§ **EXERCISE**
Emit a verbatim copy of the lines below from the line with "scientific name: Felis catus" through the line with "scientific name: Rodentia", excluding pictures and everything outside that range.

§ **INFORMATION SUPPLIED**
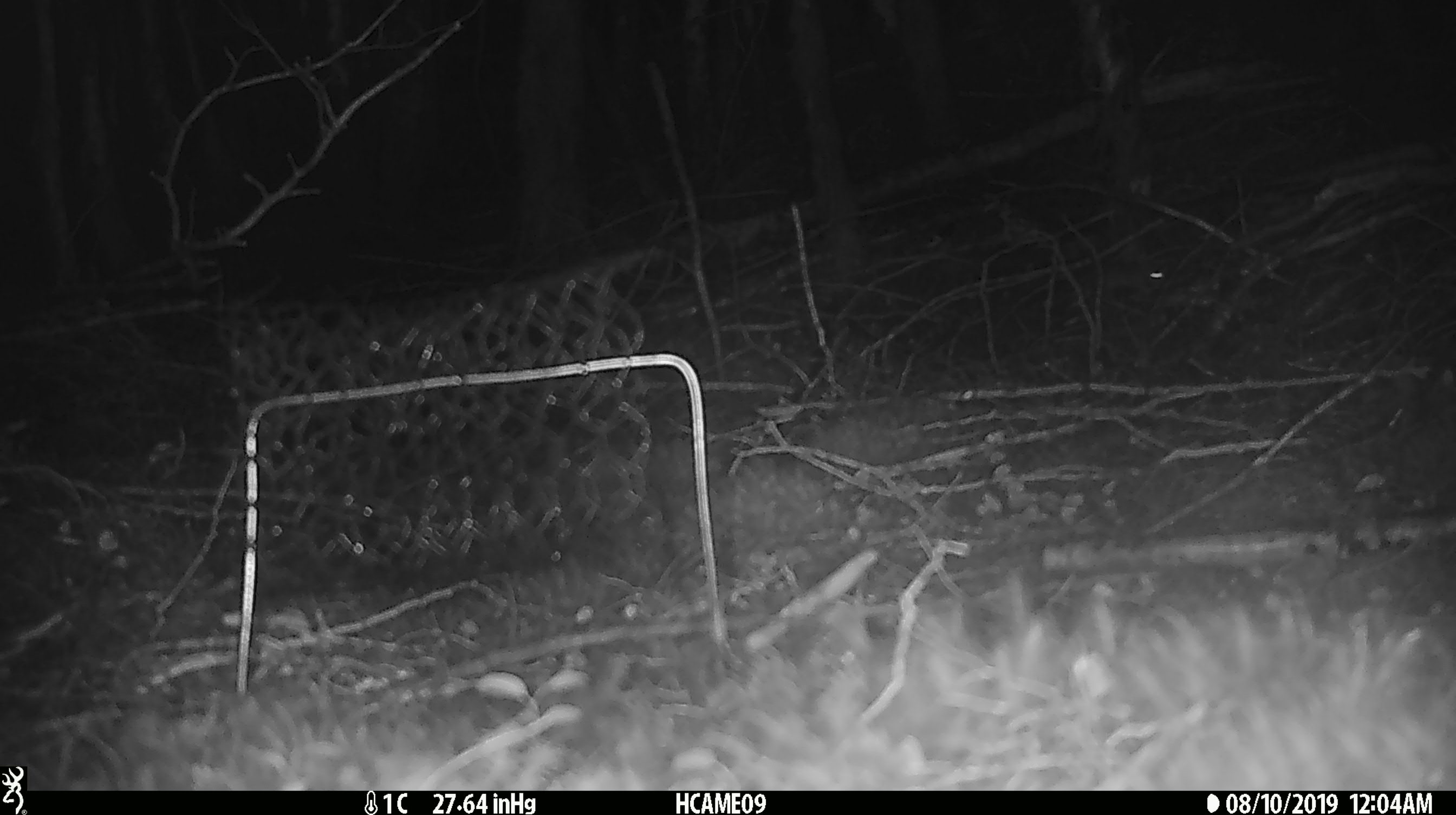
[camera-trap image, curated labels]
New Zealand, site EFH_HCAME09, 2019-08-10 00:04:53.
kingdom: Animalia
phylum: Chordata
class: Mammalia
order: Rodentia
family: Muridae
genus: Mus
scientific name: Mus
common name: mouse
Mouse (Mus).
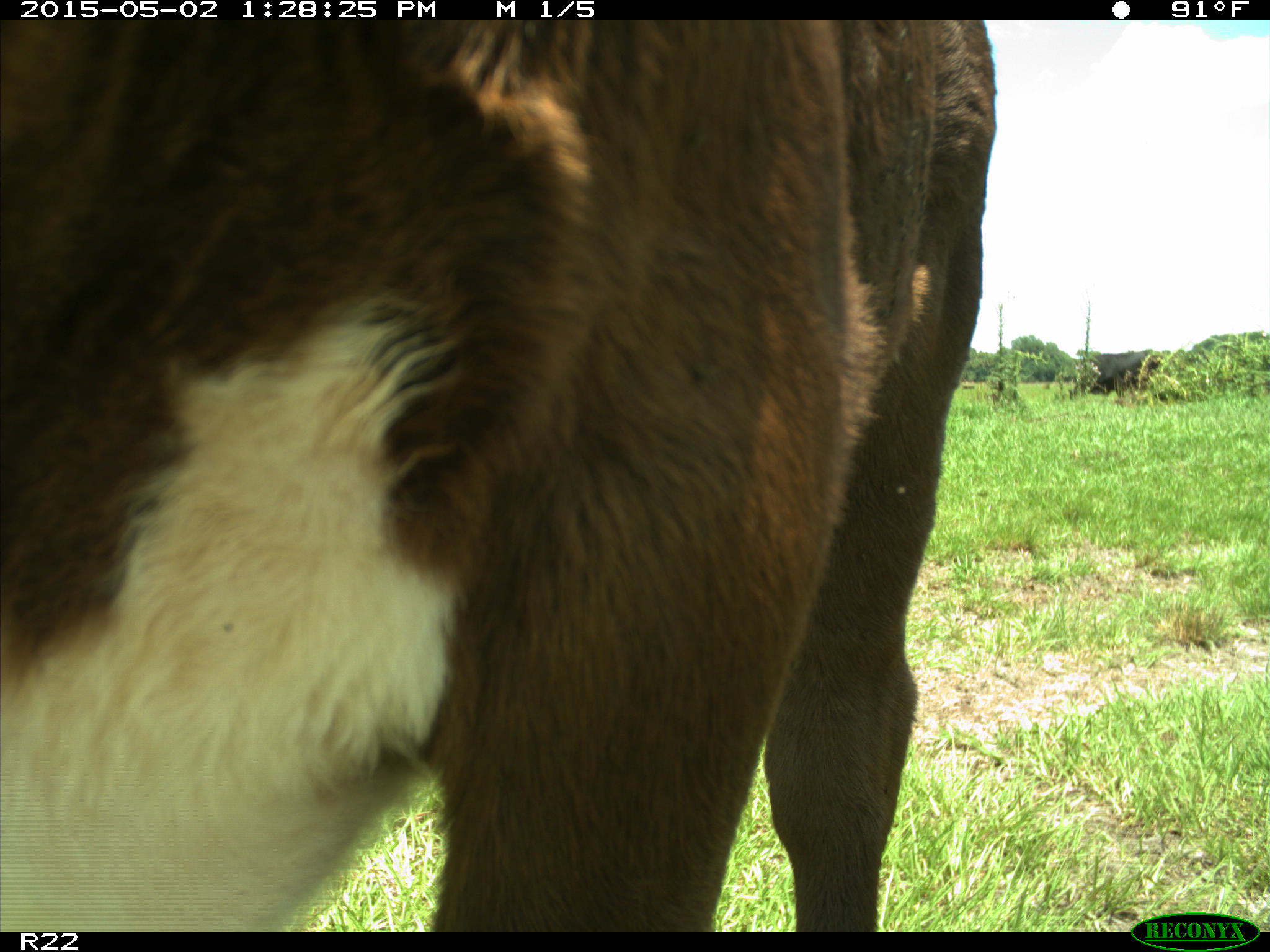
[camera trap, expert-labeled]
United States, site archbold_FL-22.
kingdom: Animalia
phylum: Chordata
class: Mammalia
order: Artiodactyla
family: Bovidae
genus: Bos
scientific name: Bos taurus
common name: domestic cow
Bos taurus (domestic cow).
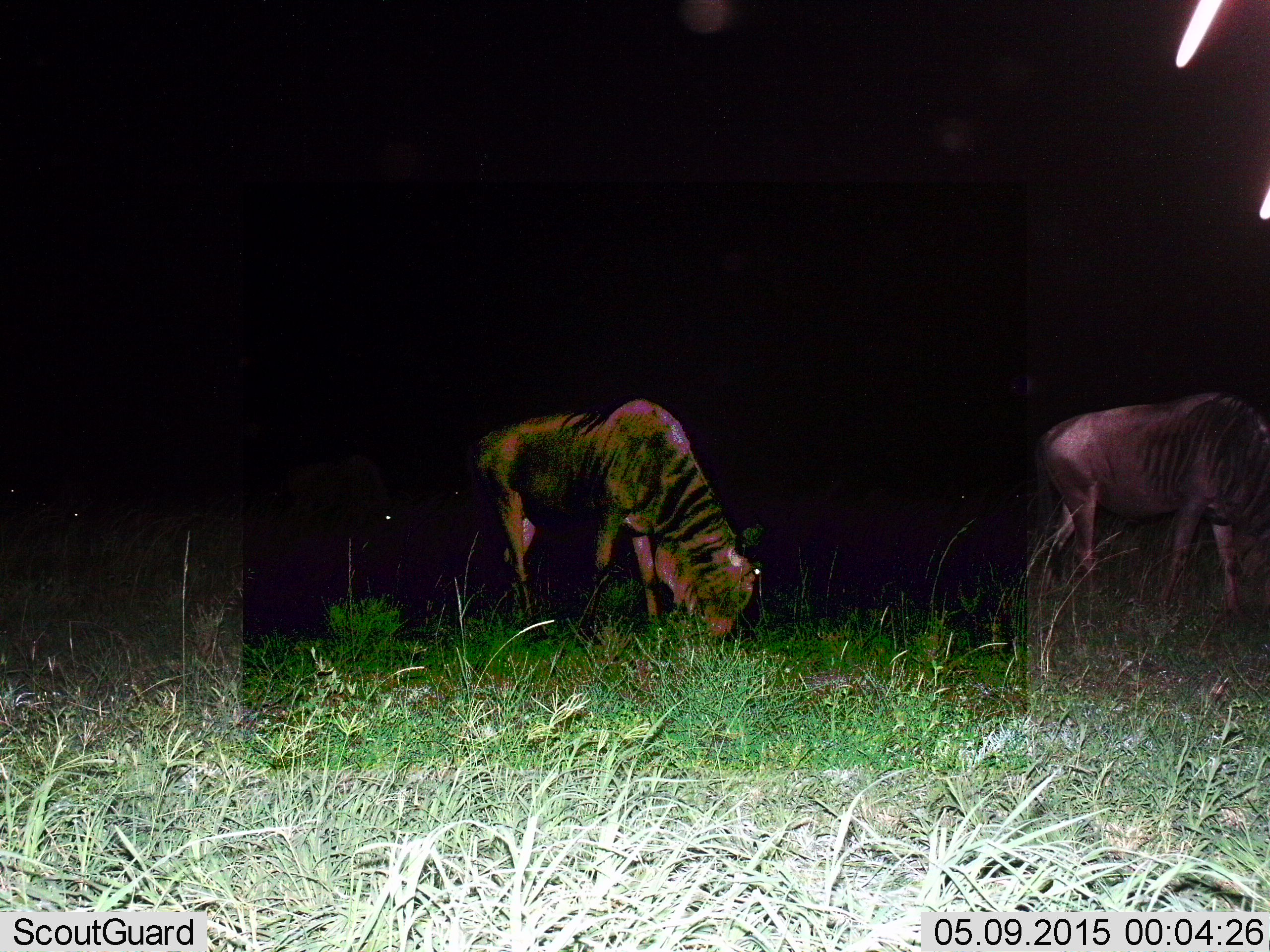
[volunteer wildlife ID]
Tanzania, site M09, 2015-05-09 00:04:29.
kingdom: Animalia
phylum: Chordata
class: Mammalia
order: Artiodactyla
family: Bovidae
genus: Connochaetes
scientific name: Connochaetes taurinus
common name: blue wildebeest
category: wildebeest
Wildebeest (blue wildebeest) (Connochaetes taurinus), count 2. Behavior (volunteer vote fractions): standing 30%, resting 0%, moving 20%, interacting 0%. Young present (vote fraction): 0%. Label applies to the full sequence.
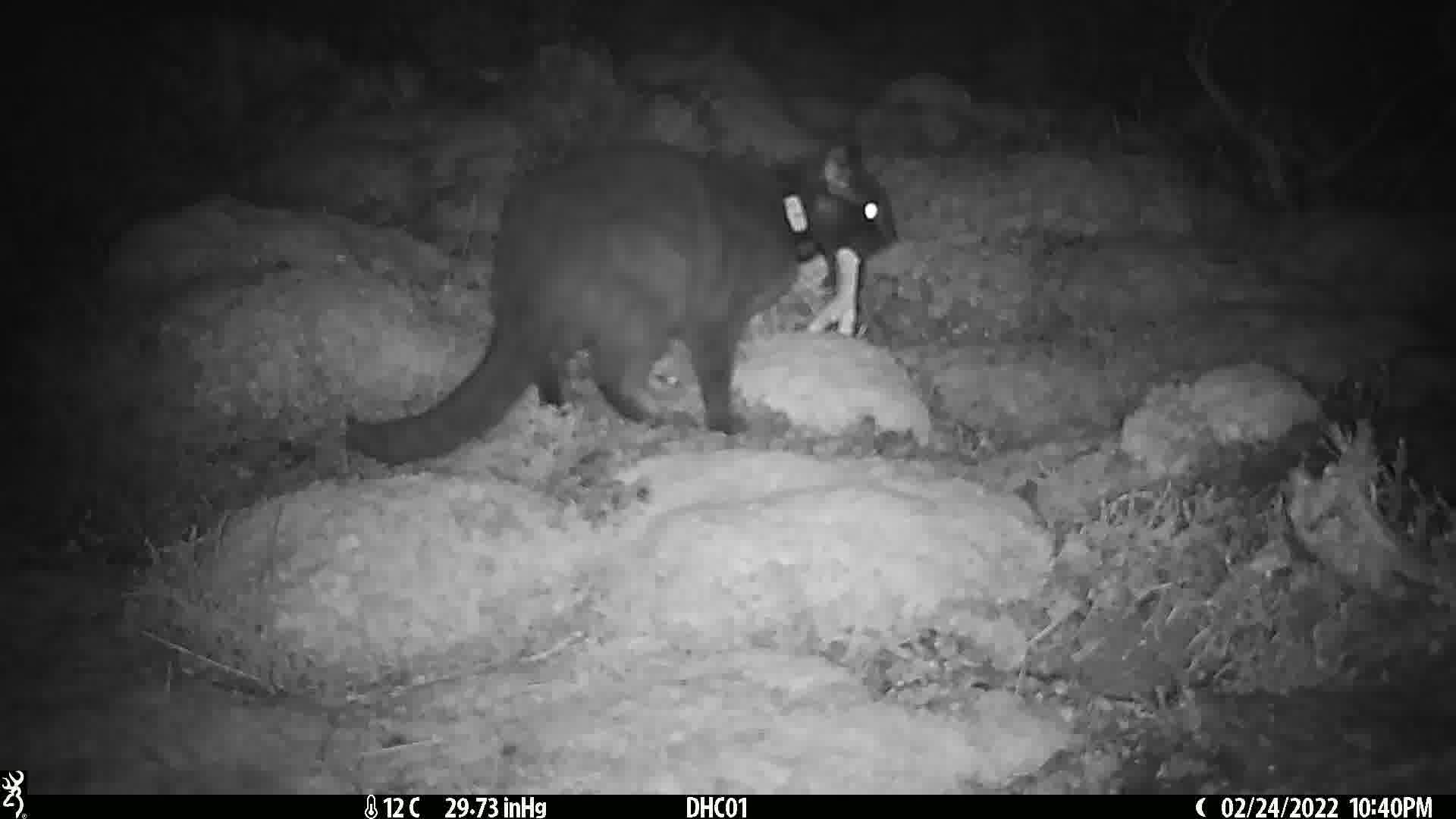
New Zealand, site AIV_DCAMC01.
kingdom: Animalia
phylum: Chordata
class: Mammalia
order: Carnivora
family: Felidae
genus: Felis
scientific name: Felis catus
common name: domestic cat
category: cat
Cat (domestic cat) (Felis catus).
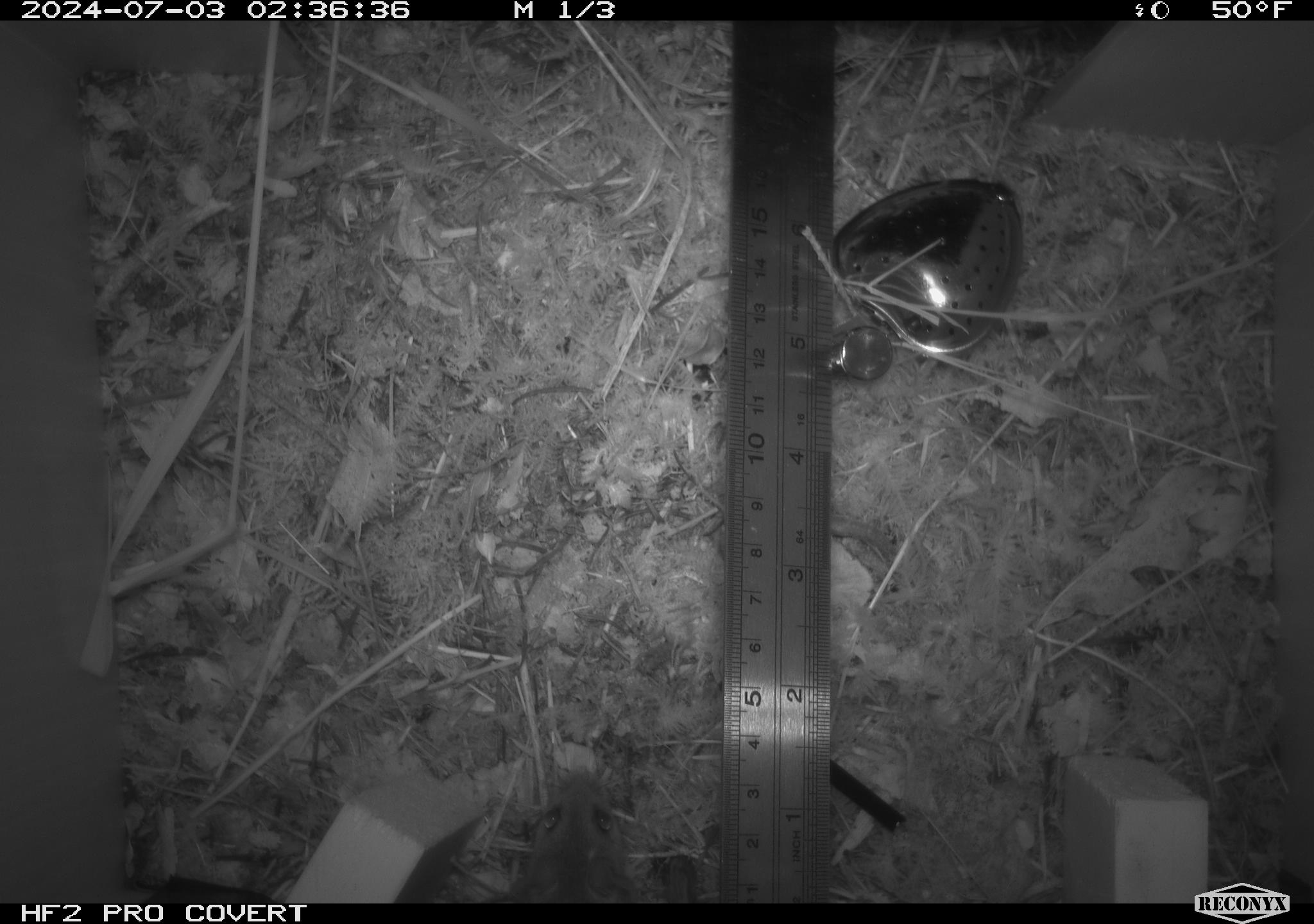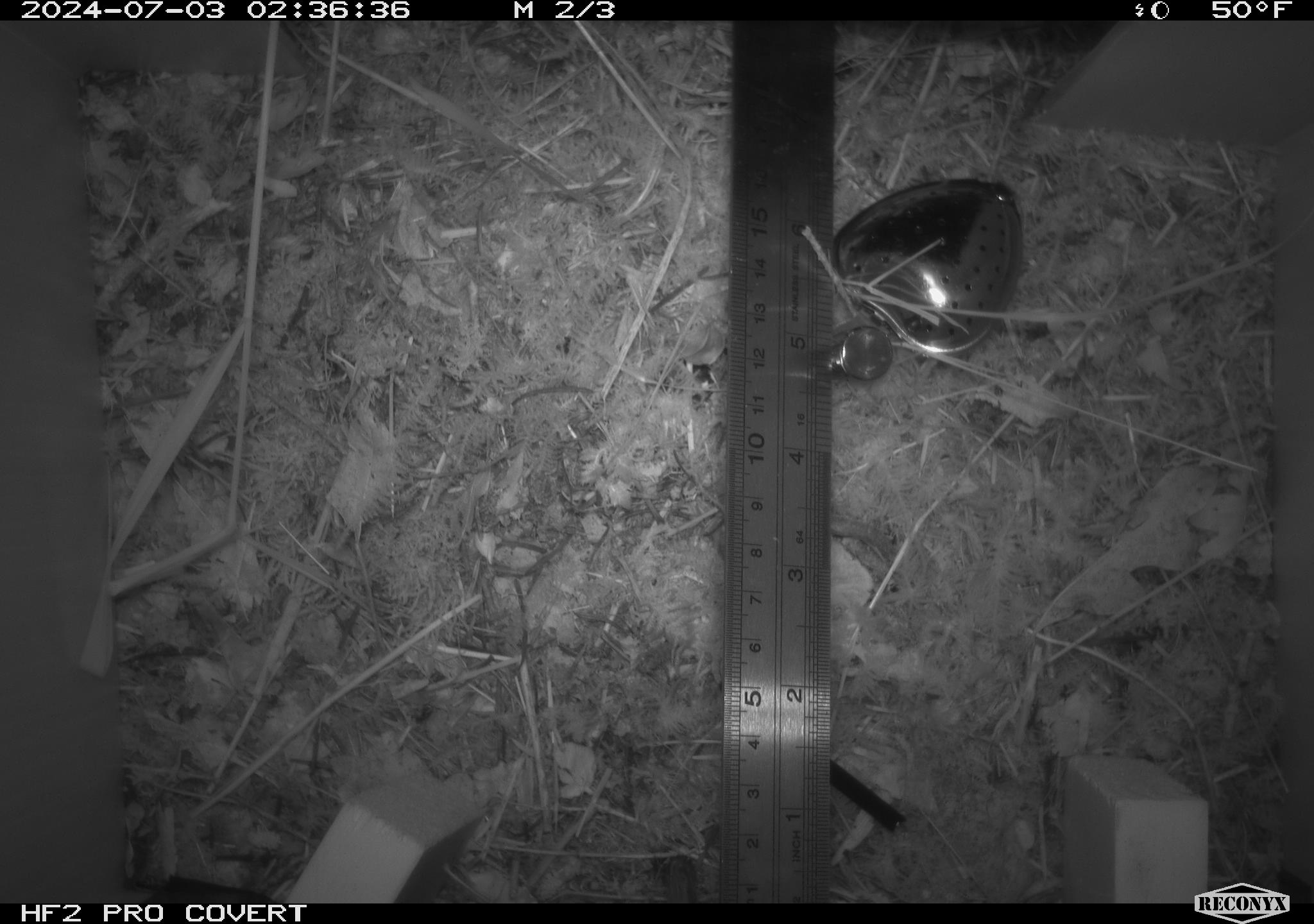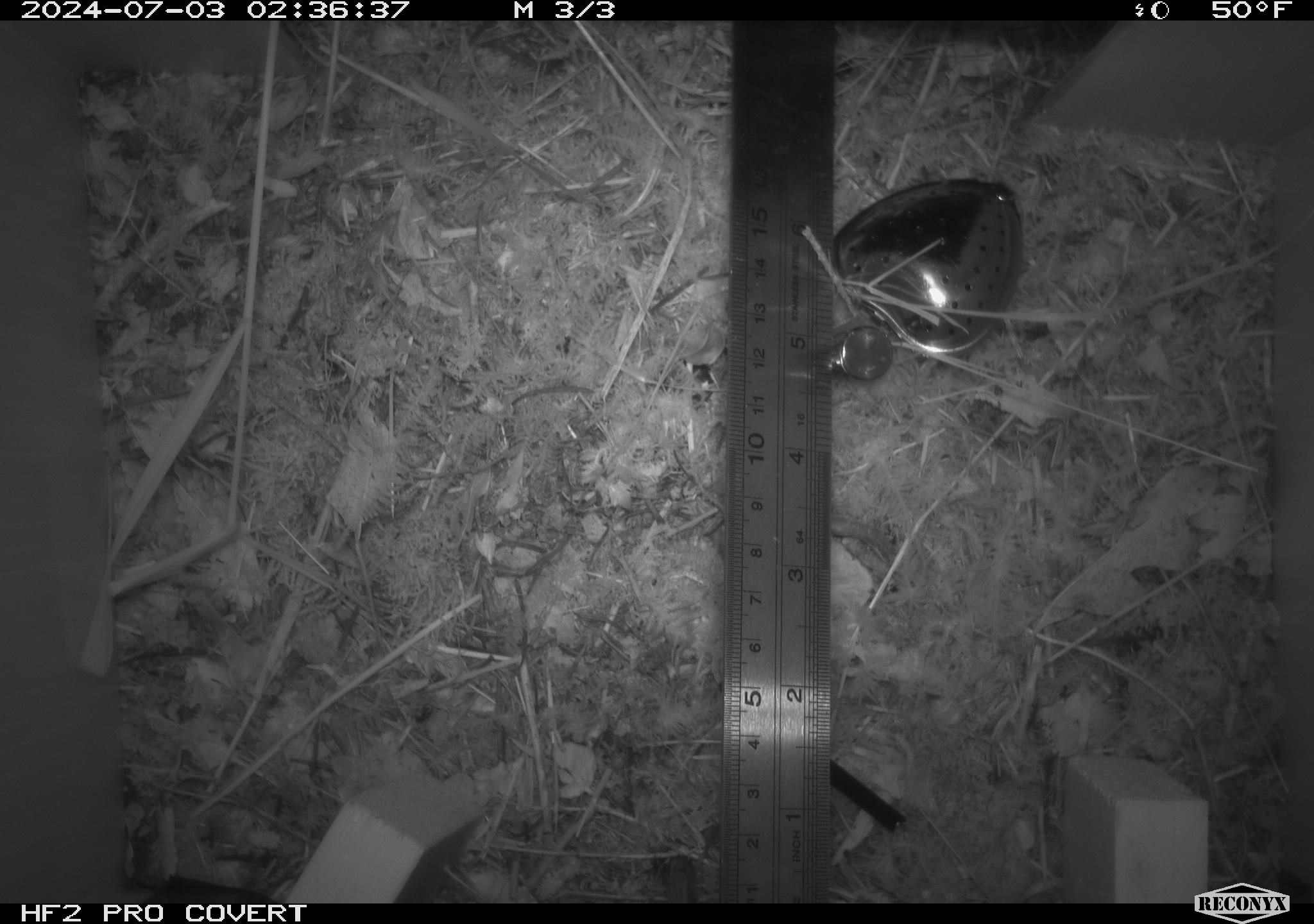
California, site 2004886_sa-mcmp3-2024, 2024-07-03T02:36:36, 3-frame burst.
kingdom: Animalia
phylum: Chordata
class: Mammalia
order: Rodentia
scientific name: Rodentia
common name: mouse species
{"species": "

§ **ANSWER BELOW**
scientific name: Felis catus
common name: domestic cat
category: cat
Cat (domestic cat) (Felis catus).
California, site 2004886_sa-mcmp3-2024, 2024-07-03T02:36:36, 3-frame burst.
kingdom: Animalia
phylum: Chordata
class: Mammalia
order: Rodentia
scientific name: Rodentia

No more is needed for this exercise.